Broadly speaking, cheating is not tolerated in professional sports.
An NFL team has been put under investigation this season for allegedly using a banned "sticky" substance. The latest bout of deception in the cricket world has ended with a high-profile court case. Even in the realm of Forumula 1 motorsport, where teams strive to use every trick in the book to gain a competitive advantage, Ferrari were widely condemned for illegally spying on a rival.
If cheating is so widely chastised, why is it that the world's most popular sport is rife with diving? Why has this form of cheating become an acceptable part of the fabric of the game?
This week, we have witnessed two high profile examples of simulation. During Juventus' 1-0 win at Palermo, Leonardo Bonucci went down in comical fashion in a one-on-one situation with the goalkeeper. He earned a yellow card for his troubles and, following the incident, the defender sheepishly tweeted an apology, claiming his deliberate attempt to fool the referee was "a bad example."
Arsenal's Santi Cazorla, however, showed no remorse for his controversial dive against West Brom over the weekend. The Spaniard took a dramatic tumble after a challenge from Albion's Steven Reid, winning a penalty for his duplicitous act.

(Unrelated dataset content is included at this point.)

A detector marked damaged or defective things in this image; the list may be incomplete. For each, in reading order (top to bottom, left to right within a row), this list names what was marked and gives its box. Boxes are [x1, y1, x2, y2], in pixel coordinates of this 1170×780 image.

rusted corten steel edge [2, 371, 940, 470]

The Daily Mail assert that Cazorla will make no apology for his actions, citing comments made to the Daily Telegraph two months ago about his attitude to diving:
"Sometimes you dive and yet it's not something that should be a big controversy.
"It's something that happens in football. Sometimes you're thinking: 'Will they touch me or won't they touch me?' You go over and then realise they haven't touched you. It just happens."

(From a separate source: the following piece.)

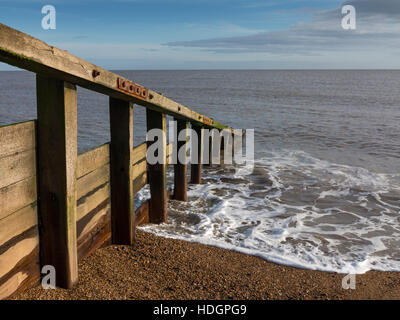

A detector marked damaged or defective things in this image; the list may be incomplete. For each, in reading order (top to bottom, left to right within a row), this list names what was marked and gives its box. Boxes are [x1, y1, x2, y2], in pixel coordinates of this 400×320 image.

rusty metal bracket [117, 78, 148, 100]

Diving is cheating. It is the act of trying to convince an official that a foul was committed when there has been no infraction. What does it say about the state of the game when the top players will openly admit that this is something they are happy to do on a regular basis?
Of course, diving is by no means a recent phenomenon in the Premier League. When Jürgen Klinsmann arrived at Tottenham in 1994, he brought with him a famous goal celebration that referenced his reputation as a diver. Fellow Tottenham hero David Ginola was comfortable to admit that his simulation theatrics were in the interest of winning.
But why is diving different from a deliberate handball? Or kicking an opponent behind the referee's back? They are both ways to gain an advantage by deceiving the official, and they should all be reprimanded appropriately.
With this in mind, it is time for the English FA to introduce new rules to punish and make an example of those who dive.
Since simulation is not part of FIFA's rules of the game, the FA are at liberty to introduce their own regulations to curb cheating. Gordon Taylor, the chief of the Players' Football Association (PFA), believes video technology should be implemented to give retroactive punishments to divers.
Following Cazorlagate, Taylor told Sky Sports News this week:
"I think it's going to be inevitable that if technology comes in for goalline decisions and penalty decisions, then it will help in [diving] situations. Other sports move on and use technology and do all they can to be as successful as football, so we've got to keep at that cutting edge."
If a player is suspected of diving, the referee (or an FA representative) should be allowed to review video evidence after the game and issue a punishment.
Arsene Wenger––who did not comment on whether Cazorla had dived––has suggested that an obvious flop should be punished with a three-match ban.
Such a lengthy ban may seem excessive, but if the FA want to truly eradicate diving, it will surely act as a deterrent.
Diving is also an issue that FIFA should take a tougher stance on. Surely it is remiss of an organisation that prides itself on the spirit of Fair Play to not issue guidelines to governing bodies for dealing with what is an epidemic of global football.
Santi Cazorla is by no means the first player to deceive a referee and should not be specifically targeted for anti-diving malice. But his laissez-faire attitude towards simulation shows that the FA needs to take action to change the culture of routinely hoodwinking officials.